Merging multiple sources
The major advantage we can offer to clients is the ability to merge a huge range of multiple external data sources and data feeds with the intelligence we’ve built up ourselves – which is extensive – or had sight of in the wider Capita arena. That’s an enormous amount of information when clients themselves may only be working with one or two insight partners, typically Experian, Equifax or similar.
What that enables us to do is fill in many of the gaps in knowledge that clients have about potential customers, and segment more effectively as a result.
Our approach will vary from client to client, but typically we would take a broad set of their existing customer data and then build what we call multi-dimensional profiles on the back of it, using all the additional intelligence we’ve gathered and models we’ve constructed. So for example, we’ll have a telephone model that will tell us if this customer likes to interact by phone, have they done it in the past, have they purchased by this channel before, are they likely to do so again?
We’ll also have a lot of life-stage data: have there been any major events in somebody’s life such as a home move, the birth of a child, a new car purchase, significant investments, movements within pension pots, kids coming of age for school or university, etc.

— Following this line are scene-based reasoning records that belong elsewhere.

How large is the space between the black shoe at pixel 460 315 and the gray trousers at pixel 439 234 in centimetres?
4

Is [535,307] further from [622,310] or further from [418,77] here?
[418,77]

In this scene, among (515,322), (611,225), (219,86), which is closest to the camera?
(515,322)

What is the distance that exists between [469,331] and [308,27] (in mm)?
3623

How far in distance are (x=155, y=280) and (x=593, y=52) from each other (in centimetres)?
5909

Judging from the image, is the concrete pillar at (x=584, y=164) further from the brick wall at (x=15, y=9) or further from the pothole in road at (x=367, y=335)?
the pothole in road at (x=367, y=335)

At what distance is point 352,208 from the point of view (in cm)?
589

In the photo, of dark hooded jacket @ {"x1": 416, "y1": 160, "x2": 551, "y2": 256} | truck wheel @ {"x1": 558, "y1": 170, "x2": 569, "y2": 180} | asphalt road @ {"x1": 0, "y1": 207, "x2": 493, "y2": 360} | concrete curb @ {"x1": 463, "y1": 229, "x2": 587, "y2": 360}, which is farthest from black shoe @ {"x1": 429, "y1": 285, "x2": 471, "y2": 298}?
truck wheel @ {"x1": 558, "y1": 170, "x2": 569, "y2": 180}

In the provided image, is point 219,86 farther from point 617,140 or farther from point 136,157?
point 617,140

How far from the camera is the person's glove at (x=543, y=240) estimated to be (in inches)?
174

Because we amalgamate from so many different sources, we often have sight of this data in advance of when clients may see it. A good example might be someone about to move home. We’ll know that at the point they instruct an estate agent or ask for a valuation, which will be ahead of when the home itself goes on the market.
Timing communications around life-stage behaviours
Events like that can initiate a series of timed communications, and we can be prepared in advance. We know that when someone moves into a new property, they’ll generally be decorating and buying new furniture in the first eight weeks; within the first 6 to 12 months they’ll often consider moving energy or broadband supplier; further out at 6 to 18 months it will be home improvements such as windows, conservatories or loft conversions. In a different example, if someone has a child about to reach secondary-school age, they’re more likely to take out a mobile phone for that child, and have a higher propensity to look at tablets, laptops or other tech-related products.
So when you merge all these multiple external data sources and feeds with the intelligence we’ve built, you arrive at an optimal segmentation model. Some of it is based on propensity, some based on actual behavioural history, but together it makes a very powerful way of ensuring a product or service a customer might want is delivered at the right time, via the right channel, at precisely the moment they should be most receptive to it.